- TASK -
The data should be printed in full, character for character.
### GIVEN DATA ###
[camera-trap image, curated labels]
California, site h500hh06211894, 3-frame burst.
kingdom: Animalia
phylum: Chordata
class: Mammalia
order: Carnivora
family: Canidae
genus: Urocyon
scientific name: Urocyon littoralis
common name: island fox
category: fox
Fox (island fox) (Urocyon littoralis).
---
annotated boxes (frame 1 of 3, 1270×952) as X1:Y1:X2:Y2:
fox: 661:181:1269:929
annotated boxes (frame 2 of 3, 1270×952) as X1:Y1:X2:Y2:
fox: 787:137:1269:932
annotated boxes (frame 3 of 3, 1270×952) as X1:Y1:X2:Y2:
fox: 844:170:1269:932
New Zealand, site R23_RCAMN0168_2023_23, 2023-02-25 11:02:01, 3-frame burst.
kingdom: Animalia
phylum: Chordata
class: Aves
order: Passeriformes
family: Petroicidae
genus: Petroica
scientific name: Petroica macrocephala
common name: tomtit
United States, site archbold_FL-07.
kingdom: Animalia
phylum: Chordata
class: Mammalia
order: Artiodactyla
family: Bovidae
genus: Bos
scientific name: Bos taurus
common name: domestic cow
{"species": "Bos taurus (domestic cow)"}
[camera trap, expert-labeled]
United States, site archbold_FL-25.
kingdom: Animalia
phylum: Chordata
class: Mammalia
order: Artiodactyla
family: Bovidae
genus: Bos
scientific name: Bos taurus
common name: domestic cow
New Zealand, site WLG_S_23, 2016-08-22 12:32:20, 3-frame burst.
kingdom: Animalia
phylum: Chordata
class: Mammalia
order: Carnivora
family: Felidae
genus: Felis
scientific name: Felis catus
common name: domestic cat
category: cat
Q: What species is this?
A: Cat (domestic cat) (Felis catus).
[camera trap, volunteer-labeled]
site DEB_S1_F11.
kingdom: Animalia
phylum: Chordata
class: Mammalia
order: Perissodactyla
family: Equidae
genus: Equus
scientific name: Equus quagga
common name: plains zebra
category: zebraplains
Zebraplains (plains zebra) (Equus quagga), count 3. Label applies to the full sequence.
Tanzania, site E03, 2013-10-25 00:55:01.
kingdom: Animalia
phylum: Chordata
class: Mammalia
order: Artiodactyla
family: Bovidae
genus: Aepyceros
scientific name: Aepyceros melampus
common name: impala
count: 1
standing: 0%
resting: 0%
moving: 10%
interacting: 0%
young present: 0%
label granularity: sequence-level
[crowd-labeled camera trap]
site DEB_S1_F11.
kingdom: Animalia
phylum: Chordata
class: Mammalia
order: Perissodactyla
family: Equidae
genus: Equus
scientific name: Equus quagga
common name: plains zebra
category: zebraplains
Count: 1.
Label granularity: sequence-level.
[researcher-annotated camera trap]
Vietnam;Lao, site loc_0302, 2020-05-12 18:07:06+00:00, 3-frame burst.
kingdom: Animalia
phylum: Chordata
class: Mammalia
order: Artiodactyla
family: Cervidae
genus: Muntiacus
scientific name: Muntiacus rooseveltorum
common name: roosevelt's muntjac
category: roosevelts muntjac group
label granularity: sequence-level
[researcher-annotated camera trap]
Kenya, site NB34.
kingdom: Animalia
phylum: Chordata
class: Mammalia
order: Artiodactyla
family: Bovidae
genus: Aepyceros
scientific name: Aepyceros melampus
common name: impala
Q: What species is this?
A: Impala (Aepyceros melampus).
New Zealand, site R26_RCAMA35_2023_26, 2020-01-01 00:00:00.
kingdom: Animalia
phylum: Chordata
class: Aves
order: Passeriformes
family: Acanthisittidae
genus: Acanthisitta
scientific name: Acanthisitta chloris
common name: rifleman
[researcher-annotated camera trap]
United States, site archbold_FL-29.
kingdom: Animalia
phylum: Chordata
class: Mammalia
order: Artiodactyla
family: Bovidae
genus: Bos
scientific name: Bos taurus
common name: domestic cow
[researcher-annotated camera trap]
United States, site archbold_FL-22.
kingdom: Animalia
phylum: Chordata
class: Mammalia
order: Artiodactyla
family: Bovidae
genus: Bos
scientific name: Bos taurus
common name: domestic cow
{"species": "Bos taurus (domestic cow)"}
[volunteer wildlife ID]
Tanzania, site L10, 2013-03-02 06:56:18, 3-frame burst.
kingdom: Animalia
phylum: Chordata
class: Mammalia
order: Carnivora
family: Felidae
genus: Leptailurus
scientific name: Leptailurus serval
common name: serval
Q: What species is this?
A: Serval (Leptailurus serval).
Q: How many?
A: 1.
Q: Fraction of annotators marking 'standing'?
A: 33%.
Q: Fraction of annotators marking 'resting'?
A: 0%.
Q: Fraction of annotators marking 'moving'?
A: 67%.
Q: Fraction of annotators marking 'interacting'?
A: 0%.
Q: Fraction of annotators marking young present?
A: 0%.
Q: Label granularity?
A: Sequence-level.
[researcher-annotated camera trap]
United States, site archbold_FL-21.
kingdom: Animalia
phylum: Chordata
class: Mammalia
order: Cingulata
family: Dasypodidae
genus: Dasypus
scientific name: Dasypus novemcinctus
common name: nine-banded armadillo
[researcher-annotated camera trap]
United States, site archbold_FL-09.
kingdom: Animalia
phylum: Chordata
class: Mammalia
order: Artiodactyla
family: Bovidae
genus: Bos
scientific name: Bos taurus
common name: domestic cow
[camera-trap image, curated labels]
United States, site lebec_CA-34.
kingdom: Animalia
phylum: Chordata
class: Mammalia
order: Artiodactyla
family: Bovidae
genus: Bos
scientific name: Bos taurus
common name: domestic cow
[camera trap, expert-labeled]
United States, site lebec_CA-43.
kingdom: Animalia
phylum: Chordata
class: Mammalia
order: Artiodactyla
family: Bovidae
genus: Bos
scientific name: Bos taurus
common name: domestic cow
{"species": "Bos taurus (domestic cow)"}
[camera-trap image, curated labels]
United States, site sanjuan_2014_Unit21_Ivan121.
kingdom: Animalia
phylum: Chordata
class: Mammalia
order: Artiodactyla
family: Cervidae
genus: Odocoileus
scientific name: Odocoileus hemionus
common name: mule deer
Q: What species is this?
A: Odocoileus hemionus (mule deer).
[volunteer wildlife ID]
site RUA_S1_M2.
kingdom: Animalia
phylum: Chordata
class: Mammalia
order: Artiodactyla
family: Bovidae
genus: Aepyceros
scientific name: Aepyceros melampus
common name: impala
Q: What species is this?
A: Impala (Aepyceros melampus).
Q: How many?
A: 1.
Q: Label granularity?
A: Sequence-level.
###
- SOLUTION FOR THIS PROBLEM -
[camera-trap image, curated labels]
California, site h500hh06211894, 3-frame burst.
kingdom: Animalia
phylum: Chordata
class: Mammalia
order: Carnivora
family: Canidae
genus: Urocyon
scientific name: Urocyon littoralis
common name: island fox
category: fox
Fox (island fox) (Urocyon littoralis).
---
annotated boxes (frame 1 of 3, 1270×952) as X1:Y1:X2:Y2:
fox: 661:181:1269:929
annotated boxes (frame 2 of 3, 1270×952) as X1:Y1:X2:Y2:
fox: 787:137:1269:932
annotated boxes (frame 3 of 3, 1270×952) as X1:Y1:X2:Y2:
fox: 844:170:1269:932
New Zealand, site R23_RCAMN0168_2023_23, 2023-02-25 11:02:01, 3-frame burst.
kingdom: Animalia
phylum: Chordata
class: Aves
order: Passeriformes
family: Petroicidae
genus: Petroica
scientific name: Petroica macrocephala
common name: tomtit
United States, site archbold_FL-07.
kingdom: Animalia
phylum: Chordata
class: Mammalia
order: Artiodactyla
family: Bovidae
genus: Bos
scientific name: Bos taurus
common name: domestic cow
{"species": "Bos taurus (domestic cow)"}
[camera trap, expert-labeled]
United States, site archbold_FL-25.
kingdom: Animalia
phylum: Chordata
class: Mammalia
order: Artiodactyla
family: Bovidae
genus: Bos
scientific name: Bos taurus
common name: domestic cow
New Zealand, site WLG_S_23, 2016-08-22 12:32:20, 3-frame burst.
kingdom: Animalia
phylum: Chordata
class: Mammalia
order: Carnivora
family: Felidae
genus: Felis
scientific name: Felis catus
common name: domestic cat
category: cat
Q: What species is this?
A: Cat (domestic cat) (Felis catus).
[camera trap, volunteer-labeled]
site DEB_S1_F11.
kingdom: Animalia
phylum: Chordata
class: Mammalia
order: Perissodactyla
family: Equidae
genus: Equus
scientific name: Equus quagga
common name: plains zebra
category: zebraplains
Zebraplains (plains zebra) (Equus quagga), count 3. Label applies to the full sequence.
Tanzania, site E03, 2013-10-25 00:55:01.
kingdom: Animalia
phylum: Chordata
class: Mammalia
order: Artiodactyla
family: Bovidae
genus: Aepyceros
scientific name: Aepyceros melampus
common name: impala
count: 1
standing: 0%
resting: 0%
moving: 10%
interacting: 0%
young present: 0%
label granularity: sequence-level
[crowd-labeled camera trap]
site DEB_S1_F11.
kingdom: Animalia
phylum: Chordata
class: Mammalia
order: Perissodactyla
family: Equidae
genus: Equus
scientific name: Equus quagga
common name: plains zebra
category: zebraplains
Count: 1.
Label granularity: sequence-level.
[researcher-annotated camera trap]
Vietnam;Lao, site loc_0302, 2020-05-12 18:07:06+00:00, 3-frame burst.
kingdom: Animalia
phylum: Chordata
class: Mammalia
order: Artiodactyla
family: Cervidae
genus: Muntiacus
scientific name: Muntiacus rooseveltorum
common name: roosevelt's muntjac
category: roosevelts muntjac group
label granularity: sequence-level
[researcher-annotated camera trap]
Kenya, site NB34.
kingdom: Animalia
phylum: Chordata
class: Mammalia
order: Artiodactyla
family: Bovidae
genus: Aepyceros
scientific name: Aepyceros melampus
common name: impala
Q: What species is this?
A: Impala (Aepyceros melampus).
New Zealand, site R26_RCAMA35_2023_26, 2020-01-01 00:00:00.
kingdom: Animalia
phylum: Chordata
class: Aves
order: Passeriformes
family: Acanthisittidae
genus: Acanthisitta
scientific name: Acanthisitta chloris
common name: rifleman
[researcher-annotated camera trap]
United States, site archbold_FL-29.
kingdom: Animalia
phylum: Chordata
class: Mammalia
order: Artiodactyla
family: Bovidae
genus: Bos
scientific name: Bos taurus
common name: domestic cow
[researcher-annotated camera trap]
United States, site archbold_FL-22.
kingdom: Animalia
phylum: Chordata
class: Mammalia
order: Artiodactyla
family: Bovidae
genus: Bos
scientific name: Bos taurus
common name: domestic cow
{"species": "Bos taurus (domestic cow)"}
[volunteer wildlife ID]
Tanzania, site L10, 2013-03-02 06:56:18, 3-frame burst.
kingdom: Animalia
phylum: Chordata
class: Mammalia
order: Carnivora
family: Felidae
genus: Leptailurus
scientific name: Leptailurus serval
common name: serval
Q: What species is this?
A: Serval (Leptailurus serval).
Q: How many?
A: 1.
Q: Fraction of annotators marking 'standing'?
A: 33%.
Q: Fraction of annotators marking 'resting'?
A: 0%.
Q: Fraction of annotators marking 'moving'?
A: 67%.
Q: Fraction of annotators marking 'interacting'?
A: 0%.
Q: Fraction of annotators marking young present?
A: 0%.
Q: Label granularity?
A: Sequence-level.
[researcher-annotated camera trap]
United States, site archbold_FL-21.
kingdom: Animalia
phylum: Chordata
class: Mammalia
order: Cingulata
family: Dasypodidae
genus: Dasypus
scientific name: Dasypus novemcinctus
common name: nine-banded armadillo
[researcher-annotated camera trap]
United States, site archbold_FL-09.
kingdom: Animalia
phylum: Chordata
class: Mammalia
order: Artiodactyla
family: Bovidae
genus: Bos
scientific name: Bos taurus
common name: domestic cow
[camera-trap image, curated labels]
United States, site lebec_CA-34.
kingdom: Animalia
phylum: Chordata
class: Mammalia
order: Artiodactyla
family: Bovidae
genus: Bos
scientific name: Bos taurus
common name: domestic cow
[camera trap, expert-labeled]
United States, site lebec_CA-43.
kingdom: Animalia
phylum: Chordata
class: Mammalia
order: Artiodactyla
family: Bovidae
genus: Bos
scientific name: Bos taurus
common name: domestic cow
{"species": "Bos taurus (domestic cow)"}
[camera-trap image, curated labels]
United States, site sanjuan_2014_Unit21_Ivan121.
kingdom: Animalia
phylum: Chordata
class: Mammalia
order: Artiodactyla
family: Cervidae
genus: Odocoileus
scientific name: Odocoileus hemionus
common name: mule deer
Q: What species is this?
A: Odocoileus hemionus (mule deer).
[volunteer wildlife ID]
site RUA_S1_M2.
kingdom: Animalia
phylum: Chordata
class: Mammalia
order: Artiodactyla
family: Bovidae
genus: Aepyceros
scientific name: Aepyceros melampus
common name: impala
Q: What species is this?
A: Impala (Aepyceros melampus).
Q: How many?
A: 1.
Q: Label granularity?
A: Sequence-level.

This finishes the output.